RECORD EXCERPTS:

□ □ □ □

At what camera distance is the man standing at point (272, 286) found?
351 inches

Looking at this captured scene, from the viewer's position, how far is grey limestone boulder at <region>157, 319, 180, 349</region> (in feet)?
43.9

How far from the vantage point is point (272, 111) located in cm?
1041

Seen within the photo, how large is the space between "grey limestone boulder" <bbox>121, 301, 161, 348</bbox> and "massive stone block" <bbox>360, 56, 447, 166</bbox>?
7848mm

□ □ □ □

TASK BRIEF: Repeat the stretch from the line containing "Looking at this" through the end of the records, with "grey limestone boulder" renamed to "pale limestone rock" and nothing else altered.

EXERCISE RESULT:
Looking at this captured scene, from the viewer's position, how far is pale limestone rock at <region>157, 319, 180, 349</region> (in feet)?
43.9

How far from the vantage point is point (272, 111) located in cm?
1041

Seen within the photo, how large is the space between "pale limestone rock" <bbox>121, 301, 161, 348</bbox> and "massive stone block" <bbox>360, 56, 447, 166</bbox>?
7848mm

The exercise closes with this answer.